Sunday, May 15, 2011

The Milky Way




      My son said, Dad, God turns on the streetlights. We were coming off a country road into a built up area around dark and the streetlights had just come on. He said it right away, look Dad! He might have been six years old. His Mother had made a wise decision to put him into a Catholic French immersion program where he experienced some great teachers and a little bit of religion. I guess he made some kind of a connection between God and light. I didn't dissuade him. You  know, really you can make a good theological argument for God turning on the streetlights. I remember the comment from the little fella because it came from that sacred place of childhood imagination.
     Out on the farm we could look up on a clear night and see the universe. Underneath the universe long distance planes etched fine lines north to south and all points of the compass. It was sort of like they were tickling the under belly of infinity. (And beyond!) The Kid and me standing on the back stoop on a clear night could see the great swath of stars and unseen worlds, (unseen except in the imagination) the cosmic footpath of light just around the corner at a few million light years. The Milky Way! Who really turned on those lights I wonder?

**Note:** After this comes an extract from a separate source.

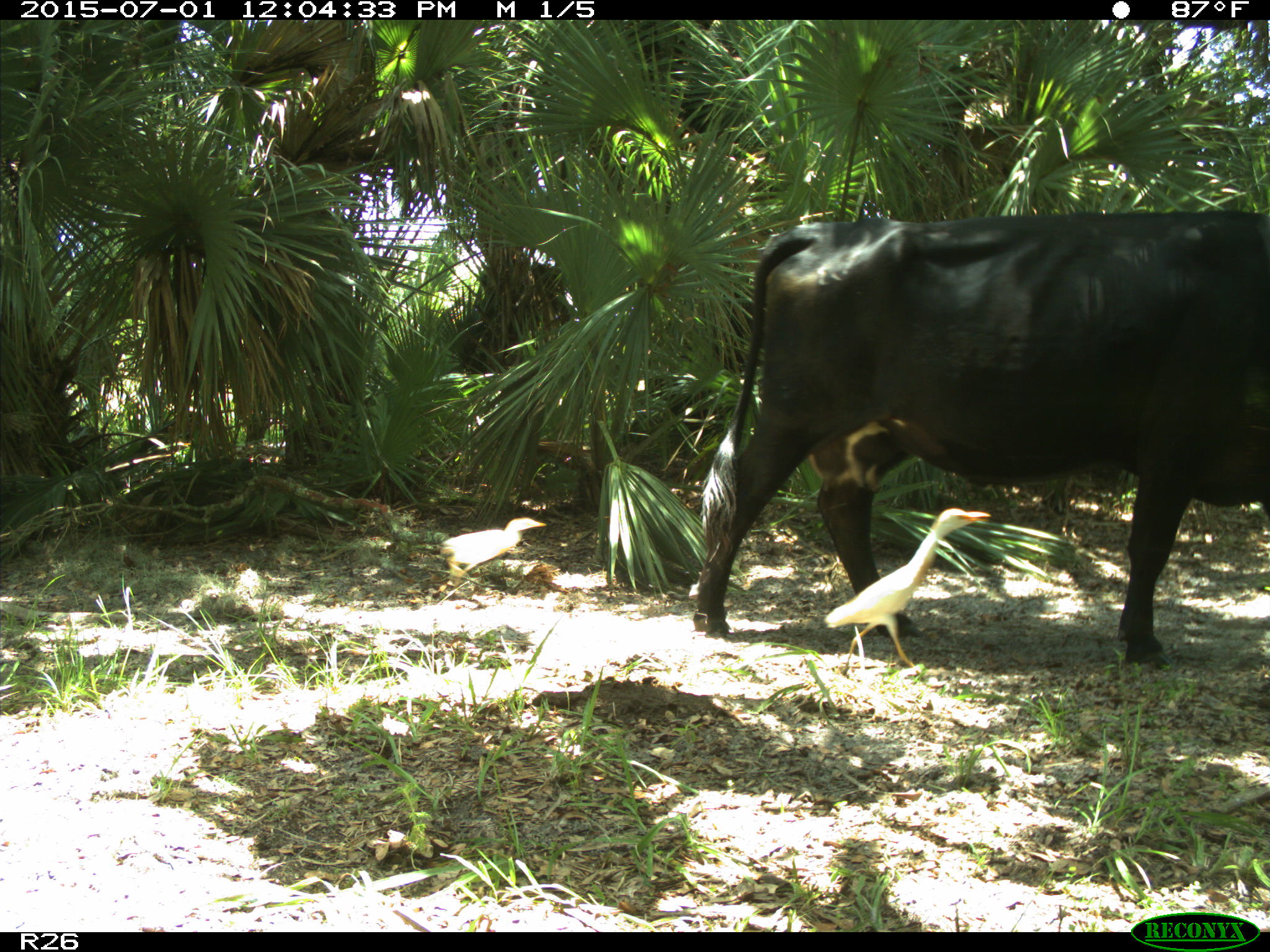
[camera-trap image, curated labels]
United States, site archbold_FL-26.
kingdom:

     In Parkdale the sky drifting over the sharp edged buildings isn’t much to look at. It’s kind of soupy at times, other times it's just plain washed out. In our Parkdalian version of the sky there’s not much up there to inspire you beyond the basic orbs. Maybe some guy in a light plane trailing a banner over the Sky Dome. Turbo props taking off from Billy Bishop. Once a year the CNE brings American made jets to town and scares the bejesus out of the local bird population. The Big Smoke including Parkdale is more about looking down, looking away, looking at your reflection in the plate glass. But that’s OK.  Parkdale has its own Milky Way to inspire a little bit of wonder. I mean if you've managed to hang on to a little of that sacred imagination!



     The Milky Way is a lane that runs parallel to Queen from Dufferin to Cowan, about two and a half City blocks. It’s a narrow passage with graffiti and tagging, ragged trees growing out of concrete, a concrete road, broken and in need of repair in places. The lane is a short cut option if you believe short cuts in the City actually get you anywhere faster. It's not much used during the day. After dark might be another question. In fact wait just a minute! Yikes! Suddenly, even as I write, a deadly night has fallen and it is filled with ominous portents of evil! OMG! What is happening?

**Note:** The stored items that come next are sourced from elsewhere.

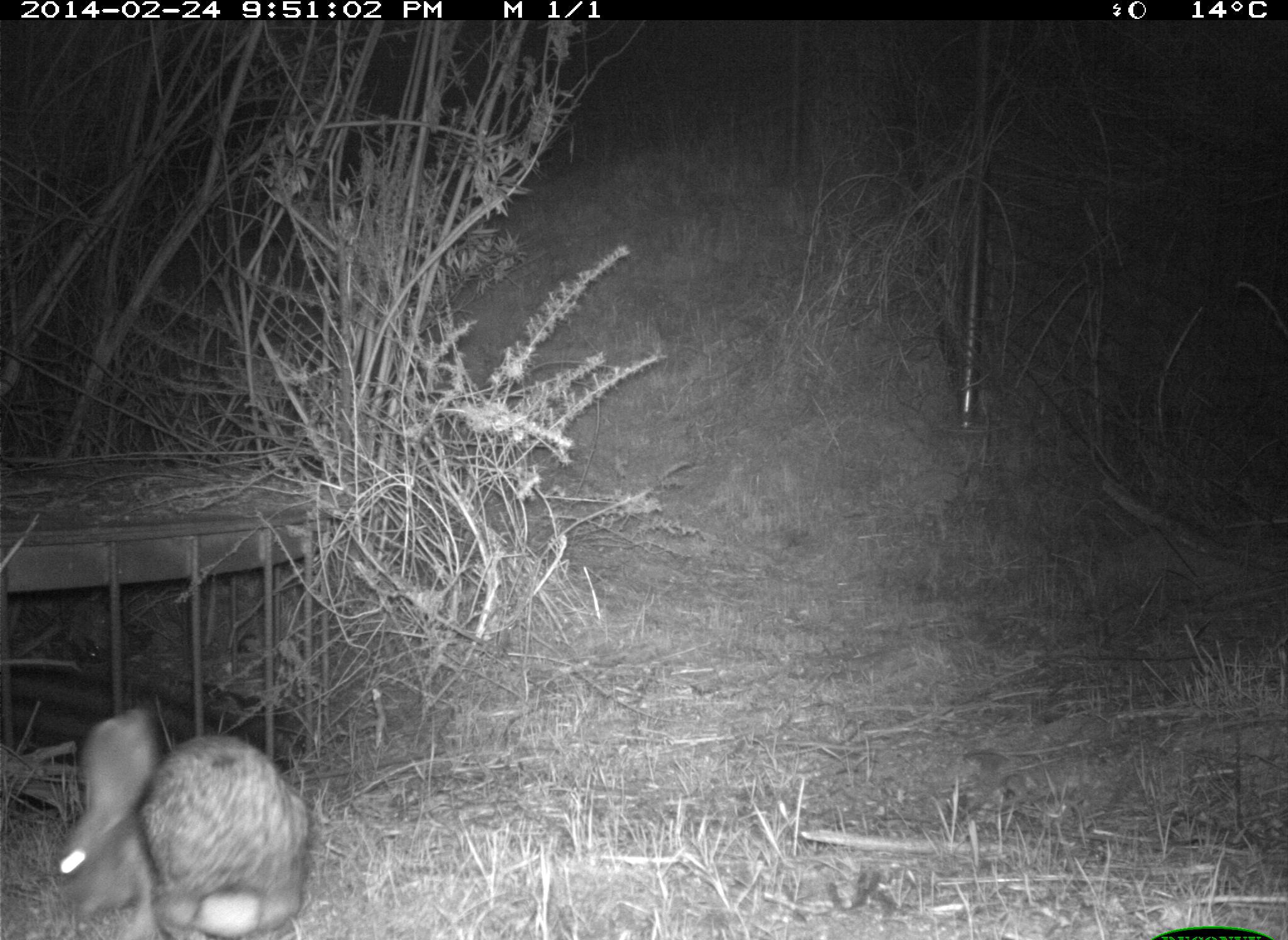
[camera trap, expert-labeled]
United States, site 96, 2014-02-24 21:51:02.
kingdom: Animalia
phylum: Chordata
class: Mammalia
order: Lagomorpha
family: Leporidae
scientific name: Leporidae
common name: rabbits and hares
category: rabbit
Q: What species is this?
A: Rabbit (rabbits and hares) (Leporidae).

     An oily mist oozes along the lane. Overhead staccato bursts of lightening are etched in a sky bruised yellow and purple. The air is sharp with the smell of ozone. There is a macabre pit-a-pat of hail on the slanted roofs. Ice pellets bounce in the lane like a army of fleeing marbles. A leprous looking rat skitters along a wall and dives through a chain-link fence. They come marching in, metallic green grey helmets, robed in sulphurous black. It's the  Samurai-Vader mob that has been plaguing the Milky Way. They are grim and determined. Whipped on by their relentless master they exude the stench of cruelty.
     With the Samurai-Vader mob The Way has suddenly fallen on hard times. The hail ebbs into the sewage drains. The lane is quiet and eerie. The mob taut and restless. Night has sunk into the deep pit of its own lurid propensity for evil. OMG. I can't believe this is happening! Is there no Way Out?Will the dark tide of lawlessness rule in Parkdale? Is there no one to show us The Way of Hope in The Milky Way
     But wait! Do I not hear the William Tell Overture? The ground shakes. A benevolent breeze wafts down the lane. What is this I see? Who is that riding to the rescue on a multicoloured Triceratops and wearing the Aluminum Helmet of Justice and the Golden Sword of Truth? Is that not the Silver Sceptre of Peace and Harmony? Perhaps all is not lost. Perhaps Hope has come to the The Milky Way after all! Who is that Kid?



Nunc adhibetur iocum


    
      Paddy, after a long day quaffing at his local, staggers into a Catholic Church. He enters a confessional booth and sits down. He doesn’t say a word, but manages a few pathetic groans. The Priest, impatient for the penitent to unburden himself of his sins, coughs a few times to get his attention. Paddy continues to groan. Finally, the Priest, out of patience, pounds three times on the wall. Paddy, annoyed, barks at the priest, shut up over there youse, there's no paper on this side either.